De heer Oskam (CDA): Voorzitter. Ik heb nog een paar nieuwe puntjes. In april van dit jaar waren wij helemaal blij, want de Europese Politieacademie zou naar Den Haag komen. Burgemeester Van Aartsen was daar heel blij mee, vanwege Den Haag als stad van recht en vrede waar alle justitiële internationale instellingen zitten, maar op politiegebied ook Europol, Eurojust en het European Cybercrime Centre. Wie schetste onze verbazing in oktober? Slecht nieuws in De Telegraaf: Den Haag heeft de strijd verloren van Hongarije en CEPOK komt niet naar Den Haag. Als wij er zo veel energie in stoppen, hoe kan het dan dat wij deze strijd verliezen? Is de fusie met Europol nu dan ook van de baan?

Het tweede punt dat ik nog wil maken is de vergrijzing bij de politie. Ik hoor toch nog steeds dat oudere politieagenten op het bureau blijven zitten en jongere agenten de stress van de straat moeten opzoeken, terwijl mensen daar toch niet breed inzetbaar zijn. Wat gaat de Minister doen om oudere politiemensen niet alleen achter een bureau te parkeren maar ook in te zetten op straat?

Om de Minister morgen een wandeling naar de Kamer te besparen, had ik hem een mondelinge vraag gesteld over de kwestie-Almelo, de Poolse treinreizigers, om het maar zo te noemen. Heeft de Minister kennis genomen van het bericht «Politie Almelo filmt uitzetting van een veelpleger uit Polen»? Heeft hij verder kennis genomen van de noodkreet van de politie op Facebook, waaruit blijkt dat de politie zich alleen voelt staan in de aanpak van veelplegers uit Midden- en Oost-Europa? Welke aanpak van criminele veelplegers uit andere EU-landen staat dit kabinet voor? Geldt nog steeds de instructie voor de Vreemdelingenpolitie en de IND uit de vorige kabinetsperiode, dat veroordeelde veelplegers als ongewenst vreemdeling het land moeten worden uitgezet? Of zijn er andere mogelijkheden om dat makkelijker te maken? Welke resultaten zijn er tot dusverre door de Vreemdelingenpolitie en de IND geboekt in de aanpak van veroordeelde veelplegers uit andere EU-landen? Hoe vaak zijn veroordeelde veelplegers uit andere EU-landen tot ongewenst vreemdeling verklaard en uitgezet op grond van optelling van een aantal lichtere vormen van criminaliteit? Is de Minister bereid om de aanpak van criminele veelplegers uit andere EU-landen te intensiveren via een gezamenlijke inzet van de politie in de regio's, de Vreemdelingenpolitie en de IND? Is hij bereid, hiervoor zo nodig de regelgeving of de protocollen aan te passen?

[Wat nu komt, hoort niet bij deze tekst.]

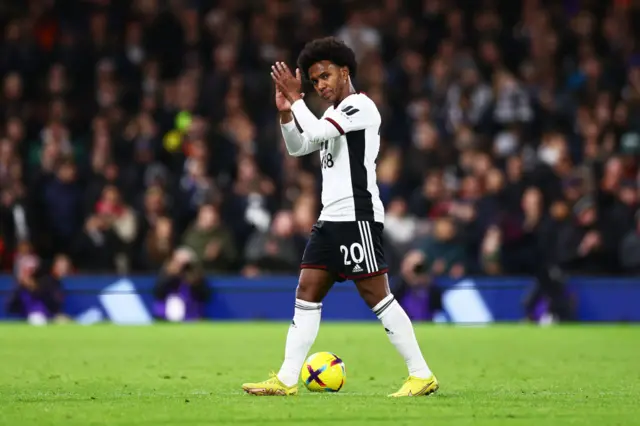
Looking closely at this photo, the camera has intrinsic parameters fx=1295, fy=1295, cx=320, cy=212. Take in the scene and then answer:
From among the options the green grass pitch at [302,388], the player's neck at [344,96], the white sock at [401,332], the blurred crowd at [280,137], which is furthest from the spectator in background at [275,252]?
the white sock at [401,332]

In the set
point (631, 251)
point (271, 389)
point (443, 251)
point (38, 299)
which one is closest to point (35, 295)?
point (38, 299)

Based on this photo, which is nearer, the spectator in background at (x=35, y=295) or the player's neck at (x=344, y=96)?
the player's neck at (x=344, y=96)

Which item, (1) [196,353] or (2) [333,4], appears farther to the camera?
(2) [333,4]

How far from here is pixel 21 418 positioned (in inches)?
282

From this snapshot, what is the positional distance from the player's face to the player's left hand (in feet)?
0.69

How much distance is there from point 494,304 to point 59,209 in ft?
21.9

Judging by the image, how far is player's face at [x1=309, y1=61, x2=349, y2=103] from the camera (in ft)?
28.2

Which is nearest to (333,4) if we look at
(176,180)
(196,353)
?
Answer: (176,180)

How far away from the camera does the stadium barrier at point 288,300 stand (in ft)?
59.6

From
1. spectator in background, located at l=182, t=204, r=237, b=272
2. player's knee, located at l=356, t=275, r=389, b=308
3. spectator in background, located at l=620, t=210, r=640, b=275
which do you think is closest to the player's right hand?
player's knee, located at l=356, t=275, r=389, b=308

Ik heb een motie, omdat de Minister een toezegging heeft gedaan op het gebied van het gebruiken van de extra opbrengst van fraudebestrijding en het centraal bankenregister. De brief daarover zie ik nog wel tegemoet.

Met betrekking tot mijn zorgen over de inzet van de politievrijwilligers vroeg de Minister hoe ik daarbij kom. De landelijke organisatie van politievrijwilligers maakt zich hierover ernstig zorgen, omdat de mensen op het bureau die een administratieve baan hebben nu eenmaal makkelijker te vervangen zijn dan de mensen die de straat op gaan en die natuurlijk wel een politieopleiding moeten volgen. De mensen die vrijwillig bij de politie gaan, willen natuurlijk ook de straat op. Dat wil de burger ook: meer blauw op straat. Daarom de volgende motie.

Motie

De Kamer,

gehoord de beraadslaging,

constaterende dat het kabinet streeft naar 5.000 politievrijwilligers, waarvan 3.000 op straat en 2.000 binnen, eind 2013;

overwegende dat politievrijwilligers in de eerste plaats ingezet dienen te worden in het politiewerk op straat;

voorts overwegende dat de inzet van politievrijwilligers niet mag leiden tot verdringing van administratieve politiebanen;

verzoekt de regering, de verhouding tussen het aantal executieve en niet-executieve politievrijwilligers te handhaven op 3:2,

en gaat over tot de orde van de dag.

De voorzitter: Deze motie is voorgesteld door de leden Oskam, Segers en Van der Staaij. Naar mij blijkt, wordt de indiening ervan voldoende ondersteund.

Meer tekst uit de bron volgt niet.